Enable DKIM signing in the Microsoft 365 Defender portal under Email & collaboration → Policies → DKIM.

Amazon SES

SES uses Easy DKIM with three CNAME records. In the SES console:

  1. Go to Verified identities → your domain → Authentication → DKIM
  2. Click "Generate DKIM tokens"
  3. Publish the three CNAME records SES provides
  4. SES automatically starts signing once DNS propagates

DKIM Key Rotation

Rotate DKIM keys periodically to limit the impact of a compromised key. Recommended rotation interval: every 6–12 months.

Rotation Process

  1. Generate a new key pair with a new selector (e.g., s2 if current is s1)
  2. Publish the new public key in DNS at the new selector
  3. Wait for DNS propagation (at least the TTL of the old record)
  4. Switch signing to the new selector — update your mail server or provider configuration
  5. Dual-sign during transition — if possible, sign with both old and new keys for a few days
  6. Remove the old public key from DNS after the transition period (or set p= to empty to explicitly revoke it)

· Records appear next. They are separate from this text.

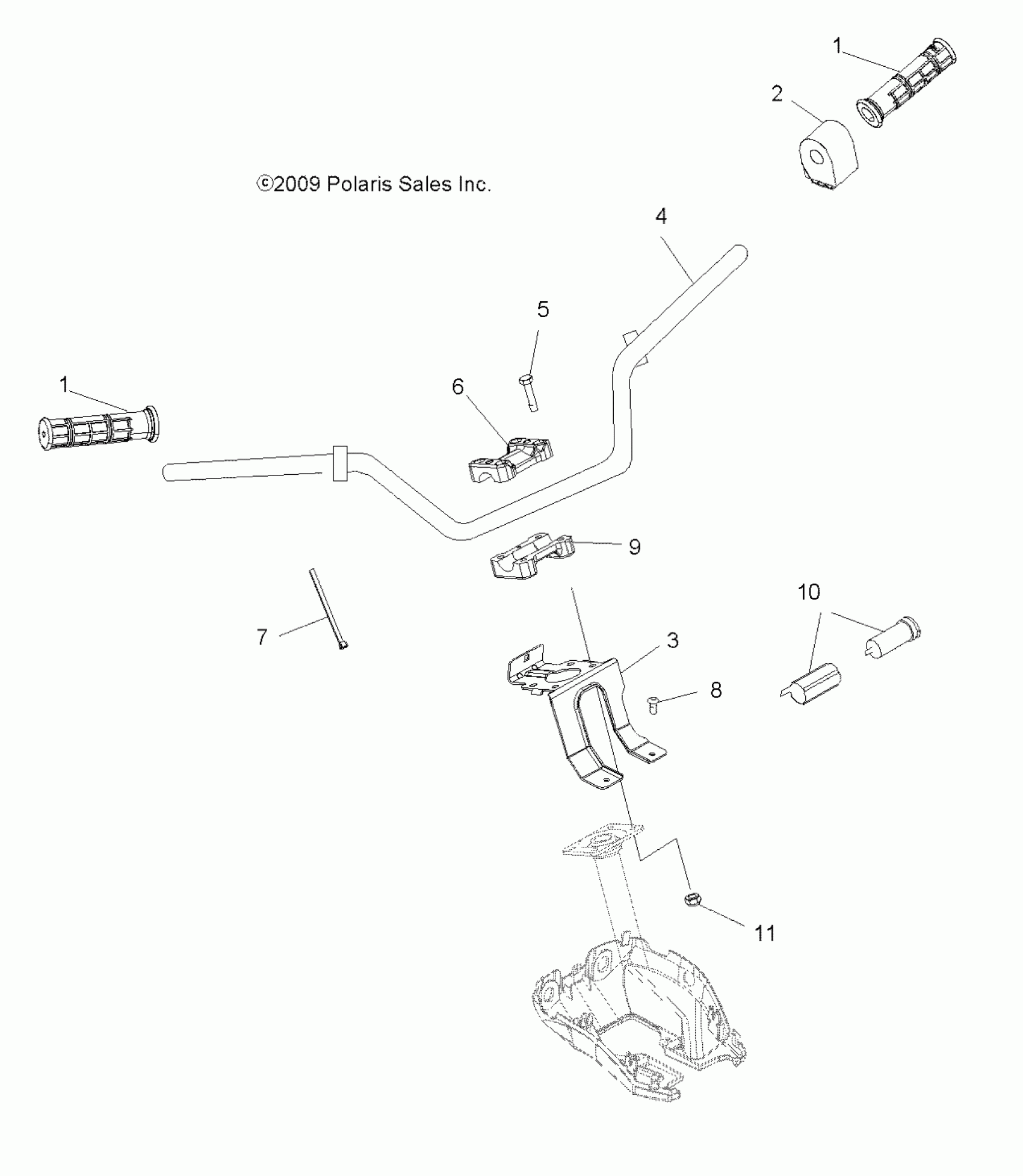 1
2
©2009 Polaris Sales Inc.
4
5
6
1
9
10
7
3
8
11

To revoke an old key, publish an empty p= tag:

old-selector._domainkey.example.com TXT "v=DKIM1; p="

Common DKIM Problems

1. Key Too Long for DNS TXT Record

A single DNS TXT string is limited to 255 bytes. A 2048-bit RSA public key in base64 is about 392 characters — it must be split into multiple strings within the same TXT record:

s1._domainkey.example.com TXT ("v=DKIM1; k=rsa; p=MIIBIjANBgkqhki..."
  "...remaining_key_data...")

Most DNS providers handle this splitting automatically. If you are editing zone files manually, ensure the strings are concatenated without spaces.

2. Selector Misconfiguration

The selector in the DKIM-Signature header must exactly match the DNS record name. If your signature says s=google but your DNS record is at default._domainkey, verification will fail. Check the selector your mail server is using and ensure the DNS record matches.

3. Body Hash Mismatch

The bh= tag in the DKIM signature is a hash of the message body. If anything modifies the body after signing (mailing list footers, antivirus disclaimers, content filters), the body hash will not match and DKIM fails. Use c=relaxed/relaxed canonicalization to tolerate minor whitespace changes, but content modifications will still break the signature.

4. Missing Headers in Signature

The h= tag lists which headers are signed. At minimum, sign: from, to, subject, date, message-id. The From header is required by RFC 6376. If important headers are not signed, an attacker could modify them without invalidating the signature.

5. Clock Skew

The t= (timestamp) and x= (expiration) tags in the signature are checked against the receiver's clock. If your server's clock is significantly wrong, signatures may appear expired or not yet valid. Use NTP to keep your server's clock synchronized.